Allahabad - Home of the sacred Sangam
Allahabad is a major city that's located about 240km (150 miles) southeast of the state capital, Lucknow and 130km (80 miles) northwest of Varanasi. Allahabad isn't a major tourist destination as tourists simply pass through the city on their way to Varanasi. That doesn't mean there's nothing to see here, there is, but not quite as much as in other city's. I liked Allahabad as it has an air of sophistication, which I hadn't felt in other places, that is mainly due to its renowned university which has educated many famous Indians such as former Indian presidents, prime ministers and deputy prime ministers. The sights are spread out so you will need to take cycle or auto rickshaws in order to visit them.
Despite the relatively modern feel to the city, Allahabad has a deep history that's mainly due to its location at the confluence of three of India's most sacred rivers - the Ganges, the Yamuna and the mythical underground river of enlightenment, the Saraswati. The land area where these river's meet is called the 'Sangam'. Bathing at the Sangam is believed to be auspicious throughout the year especially for 15 days in the month of Magh (mid-January to Mid-February) during 'Magh Mela' and longer during 'Maha Kumbh Mela' which is held every 12 years.

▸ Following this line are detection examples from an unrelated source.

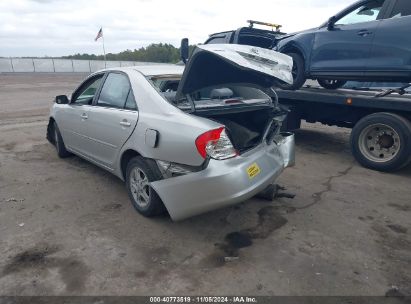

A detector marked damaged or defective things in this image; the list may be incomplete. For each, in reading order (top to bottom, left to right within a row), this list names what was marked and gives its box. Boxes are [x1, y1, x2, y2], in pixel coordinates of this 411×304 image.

broken tail light lens [196, 127, 238, 162]
damaged rear bumper [151, 132, 296, 220]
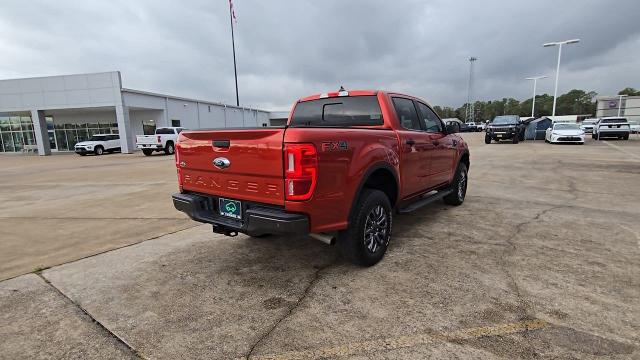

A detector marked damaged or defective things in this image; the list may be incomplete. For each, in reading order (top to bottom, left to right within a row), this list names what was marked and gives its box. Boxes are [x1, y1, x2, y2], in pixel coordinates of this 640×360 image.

cracked pavement [1, 134, 640, 358]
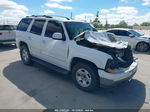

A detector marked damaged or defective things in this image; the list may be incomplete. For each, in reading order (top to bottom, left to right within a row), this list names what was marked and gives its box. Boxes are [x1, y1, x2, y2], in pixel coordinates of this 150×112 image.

dent on hood [74, 30, 128, 48]
crumpled hood [75, 31, 128, 49]
damaged front end [74, 31, 134, 73]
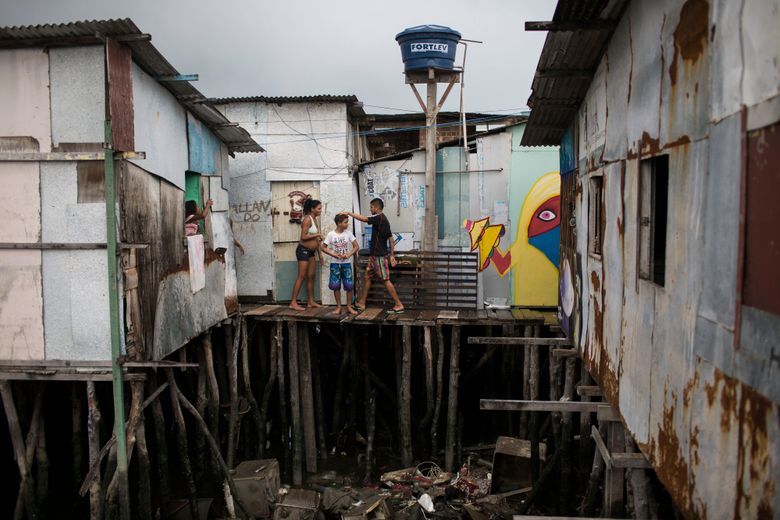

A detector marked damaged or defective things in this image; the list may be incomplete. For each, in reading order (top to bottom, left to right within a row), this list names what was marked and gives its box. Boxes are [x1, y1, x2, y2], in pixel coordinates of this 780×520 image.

rusty metal wall [568, 0, 780, 516]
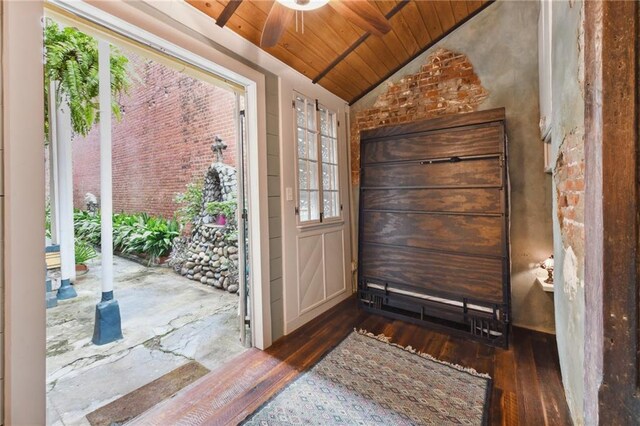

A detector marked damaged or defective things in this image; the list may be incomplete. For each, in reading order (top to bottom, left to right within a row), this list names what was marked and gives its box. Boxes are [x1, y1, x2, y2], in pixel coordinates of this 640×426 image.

wall with peeling plaster [350, 0, 556, 332]
wall with peeling plaster [548, 0, 588, 422]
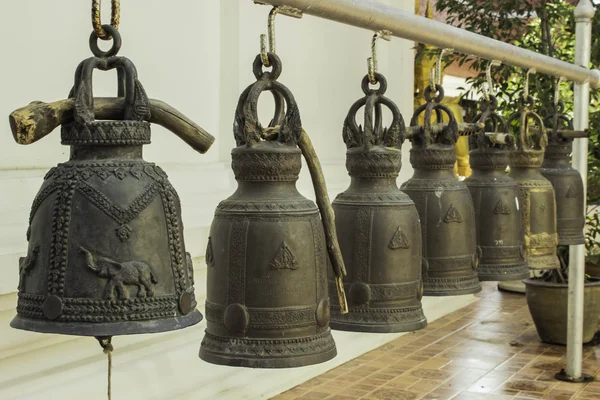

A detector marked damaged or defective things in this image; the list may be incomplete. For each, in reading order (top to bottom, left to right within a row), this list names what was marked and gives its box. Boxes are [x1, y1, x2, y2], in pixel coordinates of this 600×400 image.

rusty bell surface [10, 26, 202, 336]
rusty bell surface [200, 54, 338, 368]
rusty bell surface [328, 73, 426, 332]
rusty bell surface [400, 86, 480, 296]
rusty bell surface [466, 95, 528, 282]
rusty bell surface [508, 97, 560, 270]
rusty bell surface [540, 101, 584, 245]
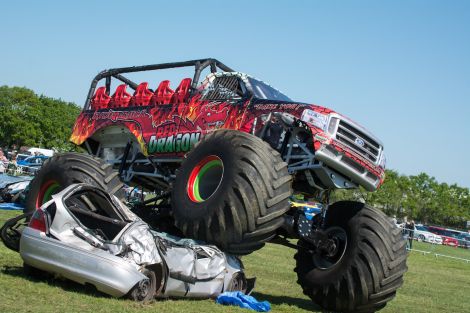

Astrologers calculate the holiest time to enter the water and draw up a 'Holy Dip Schedule'. Maha Kumbh Mela attracts millions of devout Hindus and a holy dip then is believed to cleanse the soul. An enormous temporary township springs up on the vacant land on the Allahabad side of the river. Allahabad's other claim-to-fame is that it was the ancestral home of the Nehru's. Motilal Nehru, (India's first prime minister, Jawaharlal Nehru's father), bought the Swaraj Bhavan in 1900 and is where another one of India's prime minister's, Indira Gandhi, was born. The house next door to this, the Anand Bhavan, was owned by Jawaharlal Nehru and it was here that he and Gandhi planned to overthrow the British Raj.